## EXTRACTED ENTRIES:
START

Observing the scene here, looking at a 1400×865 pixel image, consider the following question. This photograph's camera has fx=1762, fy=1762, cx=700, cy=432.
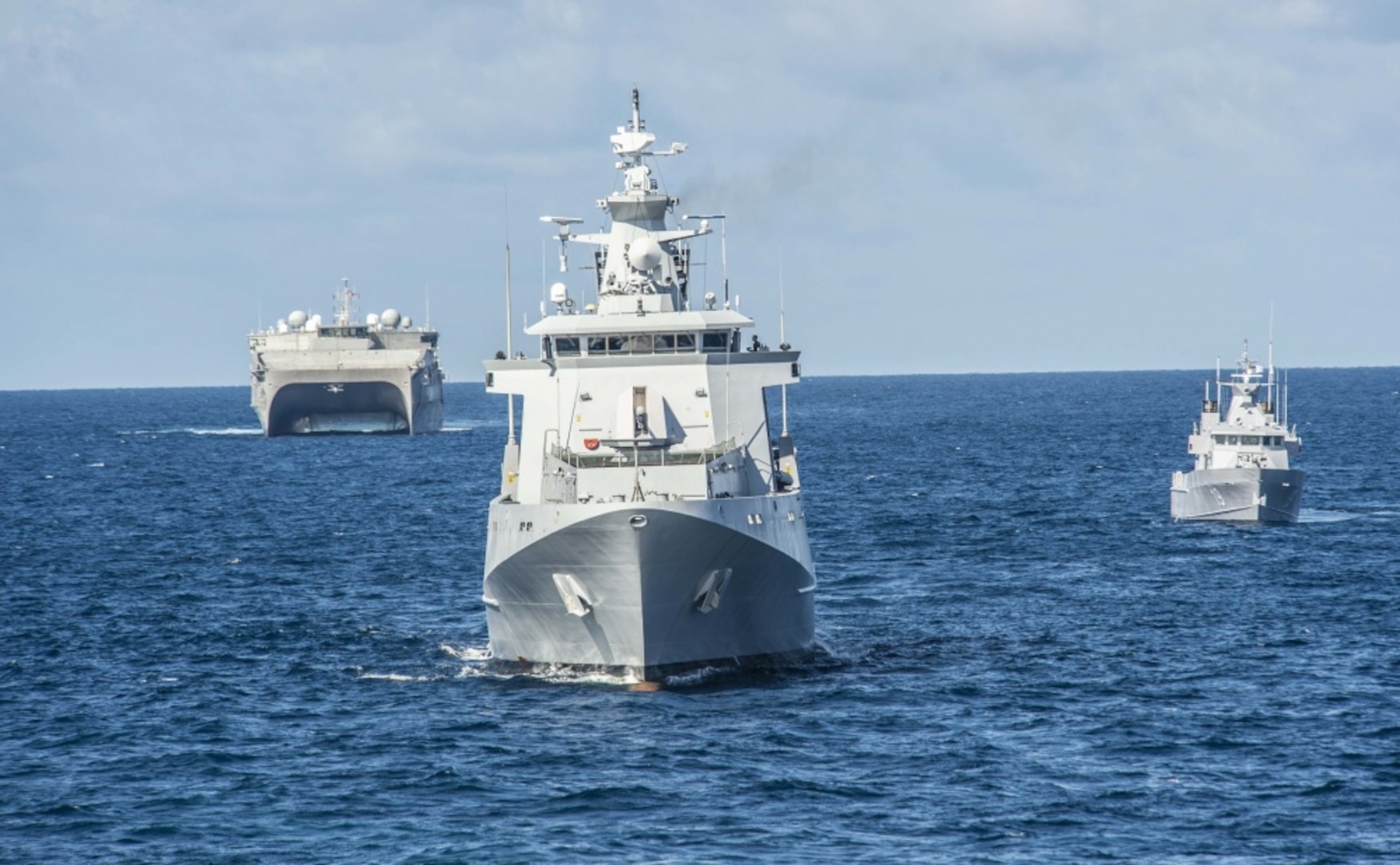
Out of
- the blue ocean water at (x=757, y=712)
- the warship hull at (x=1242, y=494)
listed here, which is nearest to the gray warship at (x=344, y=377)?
the blue ocean water at (x=757, y=712)

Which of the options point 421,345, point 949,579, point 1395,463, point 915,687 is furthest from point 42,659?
point 421,345

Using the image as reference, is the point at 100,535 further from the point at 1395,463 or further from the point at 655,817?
the point at 1395,463

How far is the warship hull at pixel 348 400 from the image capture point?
138375mm

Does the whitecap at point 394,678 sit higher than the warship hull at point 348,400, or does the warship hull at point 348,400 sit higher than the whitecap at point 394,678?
the warship hull at point 348,400

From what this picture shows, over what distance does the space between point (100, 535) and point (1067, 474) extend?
47682 mm

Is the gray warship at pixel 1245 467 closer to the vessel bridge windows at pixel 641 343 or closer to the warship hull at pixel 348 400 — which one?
the vessel bridge windows at pixel 641 343

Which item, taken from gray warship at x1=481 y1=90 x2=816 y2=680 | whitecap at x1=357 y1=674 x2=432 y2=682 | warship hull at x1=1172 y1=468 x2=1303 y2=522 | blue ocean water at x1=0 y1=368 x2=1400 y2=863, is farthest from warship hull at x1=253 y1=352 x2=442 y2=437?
whitecap at x1=357 y1=674 x2=432 y2=682

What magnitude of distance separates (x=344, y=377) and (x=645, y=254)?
104 metres

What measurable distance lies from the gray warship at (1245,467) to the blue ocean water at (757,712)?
50.2 inches

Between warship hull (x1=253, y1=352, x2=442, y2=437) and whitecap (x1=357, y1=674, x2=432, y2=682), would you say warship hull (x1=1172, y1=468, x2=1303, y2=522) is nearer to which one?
whitecap (x1=357, y1=674, x2=432, y2=682)

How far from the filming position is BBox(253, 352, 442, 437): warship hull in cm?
13838

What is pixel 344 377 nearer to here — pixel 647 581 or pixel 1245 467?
pixel 1245 467

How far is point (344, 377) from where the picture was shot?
138750 millimetres

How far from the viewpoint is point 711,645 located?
3419 centimetres
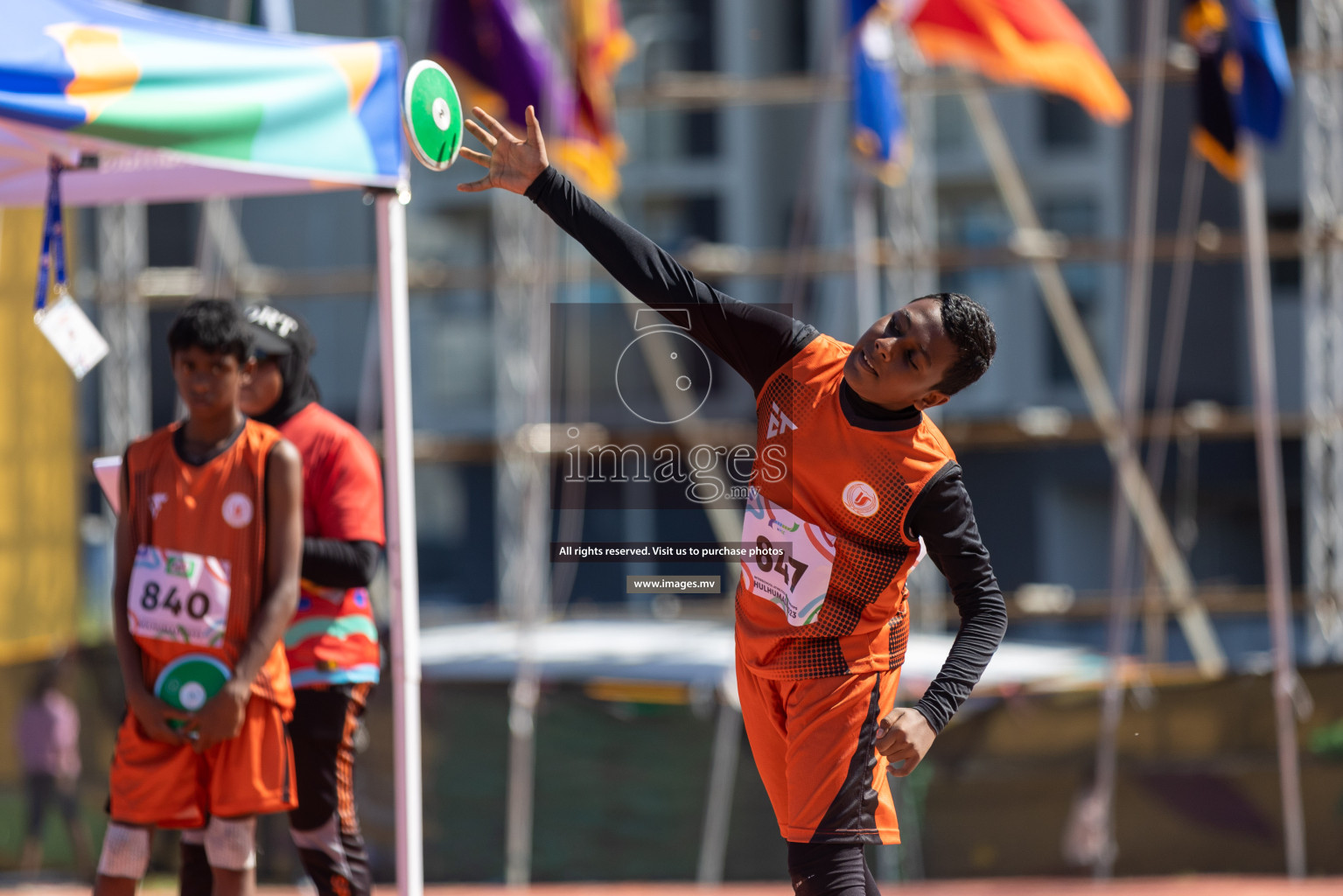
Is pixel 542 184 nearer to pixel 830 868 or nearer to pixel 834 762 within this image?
pixel 834 762

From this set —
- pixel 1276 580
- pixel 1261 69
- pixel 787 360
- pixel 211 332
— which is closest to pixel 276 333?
pixel 211 332

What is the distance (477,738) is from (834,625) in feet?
11.4

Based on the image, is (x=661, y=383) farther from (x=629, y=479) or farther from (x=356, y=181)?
(x=629, y=479)

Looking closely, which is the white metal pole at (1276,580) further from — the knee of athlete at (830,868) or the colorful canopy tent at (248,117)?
the knee of athlete at (830,868)

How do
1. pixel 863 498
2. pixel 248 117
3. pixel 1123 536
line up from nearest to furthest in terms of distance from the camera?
pixel 863 498, pixel 248 117, pixel 1123 536

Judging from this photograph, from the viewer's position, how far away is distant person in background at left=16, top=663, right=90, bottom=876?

END

## PROBLEM DETAILS:
Skip the pictures and print each record exactly as it stands.

## OUTPUT BELOW:
Observing the scene here, looking at a 1400×865 pixel image, consider the following question. This photograph's camera has fx=1762, fy=1762, cx=700, cy=432.
Out of
- the blue ocean water at (x=757, y=712)
- the warship hull at (x=1242, y=494)
listed here, which is nearest to the gray warship at (x=344, y=377)?
the blue ocean water at (x=757, y=712)

Which of the options point 421,345, point 949,579, point 1395,463, point 915,687 is furthest from point 42,659?
point 421,345

Using the image as reference, is the point at 100,535 further from the point at 1395,463 or further from the point at 655,817?
the point at 1395,463

How far is the warship hull at pixel 348 400 from the image capture point?
138375mm

Does the whitecap at point 394,678 sit higher than the warship hull at point 348,400, or does the warship hull at point 348,400 sit higher than the whitecap at point 394,678?
the warship hull at point 348,400

From what this picture shows, over what distance does the space between point (100, 535) and point (1067, 474) extend?
47682 mm

Is the gray warship at pixel 1245 467 closer to the vessel bridge windows at pixel 641 343 or closer to the warship hull at pixel 348 400 — which one?
the vessel bridge windows at pixel 641 343

Which item, taken from gray warship at x1=481 y1=90 x2=816 y2=680 | whitecap at x1=357 y1=674 x2=432 y2=682 | warship hull at x1=1172 y1=468 x2=1303 y2=522 | blue ocean water at x1=0 y1=368 x2=1400 y2=863, is farthest from warship hull at x1=253 y1=352 x2=442 y2=437?
whitecap at x1=357 y1=674 x2=432 y2=682

What magnitude of distance separates (x=344, y=377) and (x=645, y=254)?
104 metres

What measurable distance lies from the gray warship at (1245,467) to the blue ocean water at (757,712)?
50.2 inches

Between warship hull (x1=253, y1=352, x2=442, y2=437) and whitecap (x1=357, y1=674, x2=432, y2=682), would you say warship hull (x1=1172, y1=468, x2=1303, y2=522) is nearer to which one?
whitecap (x1=357, y1=674, x2=432, y2=682)

How far from the filming position is BBox(253, 352, 442, 437): warship hull in cm?
13838

What is pixel 344 377 nearer to here — pixel 647 581 or pixel 1245 467?
pixel 1245 467

How far is point (344, 377) from where the picture was shot?
138750 millimetres

How far from the viewpoint is point 711,645 located?
3419 centimetres
Is pixel 542 184 nearer to pixel 830 868 or nearer to pixel 834 762 within this image?
pixel 834 762

From this set —
- pixel 1276 580
- pixel 1261 69
- pixel 787 360
- pixel 211 332
— which is closest to pixel 276 333?
pixel 211 332

What is the distance (477,738) is from (834,625) in feet?
11.4

Based on the image, is (x=661, y=383) farther from (x=629, y=479) or farther from (x=356, y=181)?
(x=629, y=479)

Looking closely, which is the white metal pole at (1276,580) further from — the knee of athlete at (830,868) or the colorful canopy tent at (248,117)?
the knee of athlete at (830,868)

How do
1. pixel 863 498
2. pixel 248 117
3. pixel 1123 536
line up from nearest to furthest in terms of distance from the camera?
pixel 863 498, pixel 248 117, pixel 1123 536

Judging from this photograph, from the viewer's position, how far away is distant person in background at left=16, top=663, right=90, bottom=876?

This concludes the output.